# Flying Squirrels



## geee (Aug 12, 2012)

What varieties of pet flying squirrels are usually available in the UK? I know that Southern Flying Squirrels are. Which would be recommended to a squirrel beginning?

How big does their cage/aviary need to be? I've heard 1.5 x 1.5 x 2 ft minimum, is that right? Seems a bit small even for a minimum! Does their cage need to be mostly metal, would they chew at wood?

And what are their breeding habits like?

*- Grace*


----------



## Nell (May 3, 2011)

geee said:


> What varieties of pet flying squirrels are usually available in the UK? I know that Southern Flying Squirrels are. Which would be recommended to a squirrel beginning?
> 
> How big does their cage/aviary need to be? I've heard 1.5 x 1.5 x 2 ft minimum, is that right? Seems a bit small even for a minimum! Does their cage need to be mostly metal, would they chew at wood?
> 
> ...


I am unsure as to the majority of your questions as my knowledge of flying squirrels is limited. However as somebody who keeps sugar gliders (another "flying" mammal) I can tell you that the cage dimensions are indeed far too small. With gliders the absolute minimum is 4 foot high x 2 foot x foot, provided you are taking them out for playtime every day.

I do not know whether "playtime" with flying squirrels is feasible -you'll have to wait for someone with more knowledge on the subject to answer that. However my (limited) understanding is that they are more of a display pet, and would therefore need a much larger enclosure i.e. a small aviary.

Hope that's of some help : victory:


----------



## PresqueVu (Jul 27, 2008)

I'm quite new to keeping them, but can answer some of it 

Southern Flying are the most common, you can also get Northern flying which are a bit bigger. I think there are others, but these are larger ones that require an outdoor aviary - I can't remember what they are offhand.

The size you've quoted is too small - Nell has given you good guidelines on that already.

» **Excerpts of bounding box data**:
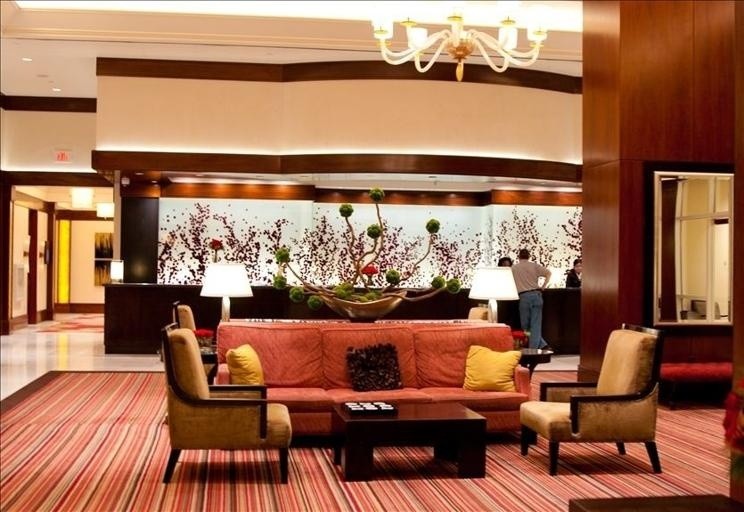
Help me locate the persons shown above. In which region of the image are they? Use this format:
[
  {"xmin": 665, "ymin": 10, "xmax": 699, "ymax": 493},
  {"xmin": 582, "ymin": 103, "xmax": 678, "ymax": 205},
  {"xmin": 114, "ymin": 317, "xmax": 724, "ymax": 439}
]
[
  {"xmin": 498, "ymin": 257, "xmax": 512, "ymax": 266},
  {"xmin": 565, "ymin": 258, "xmax": 582, "ymax": 287},
  {"xmin": 511, "ymin": 249, "xmax": 555, "ymax": 351}
]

» **What you need to do**: Can you pick up the flying squirrel forum thread after its last sentence and carry it on?

» **Exercise result**:
My guy comes out for a play most nights, I've had him since 9 weeks so he tamed down quite nicely especially since his breeder handled him as soon as possible. He becomes quite active from about 9pm, sometimes chirping at me if I forget to let him out - then will roam about freely the lounge and hallway.

He nibbles various items (destroyed some wooden items and my work bag before I learnt what he does and doesn't touch!), a lot of the 'proofing' of the house I think is similar to gliders. He will fly and jump to the adults he is comfortable with and run on the floor and then leap up your leg. He is growing out of a slightly scary habit of leaping directly at your face :lol2:

Breeding them is quite difficult from what I've read, not something I've yet had experience in.


----------



## ClydeBalls (Jul 21, 2012)

What sort of lifespan to flying squirrels have? Do they need to be kept in pairs/groups or can they live singly?


----------



## armel (Jan 22, 2013)

Hi
I'm new to this forum. Does anybody know of a flying squirrel breeder here in the UK. I'm from nottingham. I already have chipmunks 5 of them and would like to have a pair of flying squirrels as well. Hope you can help me.

Much obliged
Armel


----------



## bloodpython22 (Feb 19, 2010)

armel said:


> Hi
> I'm new to this forum. Does anybody know of a flying squirrel breeder here in the UK. I'm from nottingham. I already have chipmunks 5 of them and would like to have a pair of flying squirrels as well. Hope you can help me.
> 
> Much obliged
> Armel


hi drop me a pm ican get quite a few species of squirrel at the minute
including tamopis and red /white ect thanks


----------



## armel (Jan 22, 2013)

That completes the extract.